#### PAGE EXTRACT ####

Create a system that puts priority on patients’ convenience

What is a “family doctor” and what should they do? Lessons from the novel coronavirus pandemic must be utilized to create a family doctor system that benefits patients.

In general, family doctors are physicians who are familiar to their patients, examining and managing their health on a regular basis. However, there has been no precise definition of the term so far.

The pandemic has exposed the deficiencies of such doctors. The government urged patients with fevers to consult their family doctors, but people were often turned away even from medical institutions that they habitually visited. Many people do not even have a family doctor in the first place.

For that reason, the Health, Labor and Welfare Ministry has proposed a system to legally specify the roles of family doctors. To make it easier for patients to decide which medical institutions to choose, the system would have each municipality post information on its website, including whether a facility can provide medical care on holidays or at night, according to the proposal.

People who wish to have a family doctor would be able to exchange documents with medical institutions to confirm that relationship. However, the proposed system only covers patients deemed by doctors to require ongoing medical management, not people who just visit medical institutions occasionally for the treatment of ailments such as a cold.

This method would neglect people who do not have a specific family doctor. In the case of an outbreak of a new infectious disease, this approach could repeat the dysfunction of family doctors that the nation experienced during the pandemic.

To maintain the quality of family doctors, the National Federation of Health Insurance Societies and other entities have put forward an accreditation system in which a third party examines the functions of medical institutions, and a registration system in which people who want to have family doctors clarify their choice of physician. The aim is to reduce medical costs by avoiding redundant medical care.

####

EXERCISE REQUIREMENTS
Continue the article on the family doctor system, starting right after its final sentence.

#### PROVIDED RECORDS ####

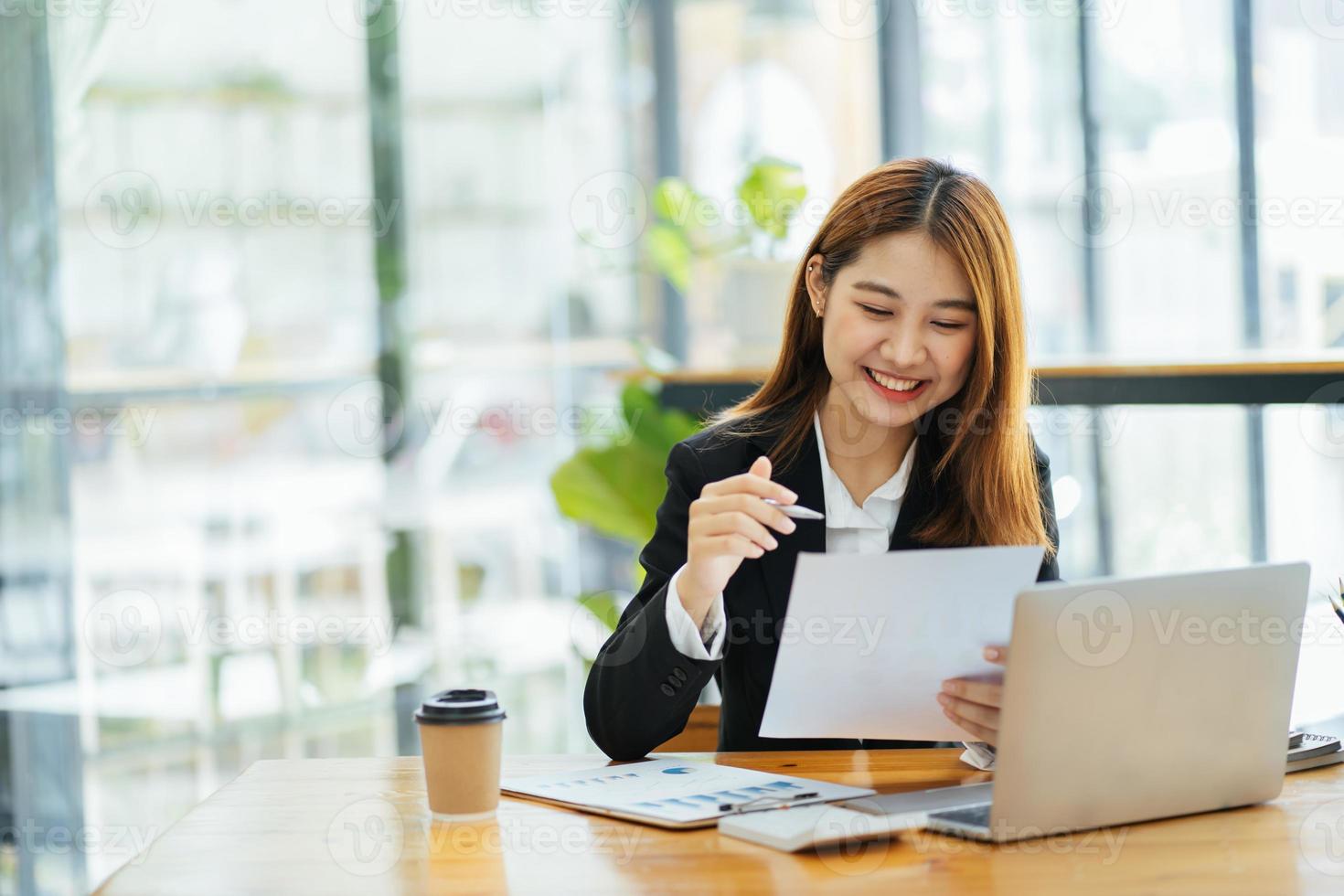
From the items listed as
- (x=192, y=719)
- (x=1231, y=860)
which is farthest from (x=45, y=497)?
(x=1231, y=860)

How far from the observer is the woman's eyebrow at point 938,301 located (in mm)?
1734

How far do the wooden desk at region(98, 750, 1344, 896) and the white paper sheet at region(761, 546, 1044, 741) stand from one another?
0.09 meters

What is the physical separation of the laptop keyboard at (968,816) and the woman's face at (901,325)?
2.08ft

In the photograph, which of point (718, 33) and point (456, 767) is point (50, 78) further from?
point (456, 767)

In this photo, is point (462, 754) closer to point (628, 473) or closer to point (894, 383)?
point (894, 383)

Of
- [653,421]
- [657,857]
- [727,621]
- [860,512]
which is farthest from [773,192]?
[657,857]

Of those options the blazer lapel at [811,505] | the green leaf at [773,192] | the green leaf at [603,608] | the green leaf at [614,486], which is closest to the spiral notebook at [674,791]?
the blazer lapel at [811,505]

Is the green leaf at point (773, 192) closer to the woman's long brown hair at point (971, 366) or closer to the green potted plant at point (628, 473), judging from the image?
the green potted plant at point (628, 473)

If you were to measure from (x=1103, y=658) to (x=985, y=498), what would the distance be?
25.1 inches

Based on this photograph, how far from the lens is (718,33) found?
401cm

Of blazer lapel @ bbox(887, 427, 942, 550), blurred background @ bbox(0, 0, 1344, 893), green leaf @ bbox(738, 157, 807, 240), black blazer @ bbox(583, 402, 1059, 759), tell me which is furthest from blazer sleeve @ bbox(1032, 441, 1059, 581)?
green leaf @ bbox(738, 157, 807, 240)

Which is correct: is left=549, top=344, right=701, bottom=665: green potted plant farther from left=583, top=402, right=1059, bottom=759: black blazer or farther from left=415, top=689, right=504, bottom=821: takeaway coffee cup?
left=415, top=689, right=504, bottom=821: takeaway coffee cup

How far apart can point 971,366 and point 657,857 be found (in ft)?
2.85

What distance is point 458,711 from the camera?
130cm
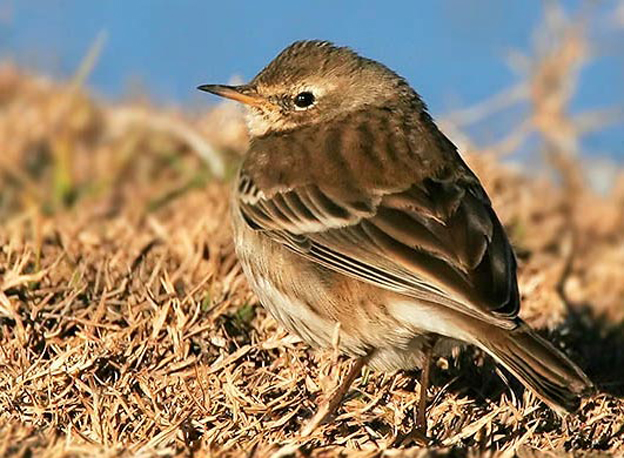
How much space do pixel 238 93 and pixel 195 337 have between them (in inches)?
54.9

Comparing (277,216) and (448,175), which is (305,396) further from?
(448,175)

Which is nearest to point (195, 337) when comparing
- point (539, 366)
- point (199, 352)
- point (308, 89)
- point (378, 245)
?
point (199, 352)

####

RESULT OF THE EXERCISE
In contrast, the Japan Medical Association opposes a family doctor system. It cites concerns that “free access,” which allows people to receive medical care freely at any medical institution, could be restricted, but the association seems to want to prevent competition from heightening among doctors.

In Japan, doctors focus on specific areas, and there are few personnel available to provide comprehensive medical care. There will be challenges in putting a perfect system in place swiftly.

However, it will be difficult to find the right path if all the various parties cling to their respective positions. They should use their wisdom to find the best way forward, putting top priority on convenience for patients.

In Britain, residents are required to register with primary care clinics, and the medical institutions that take care of them are clearly identified. The roles of family doctors are reportedly becoming even more important amid the coronavirus pandemic in Britain. It is important to find a system that fits Japan’s needs, while referring to examples from other countries.

If creating a family doctor system prevents patients from getting the medical care they really need, that represents skewed priorities. Sufficient consideration must also be given to such points.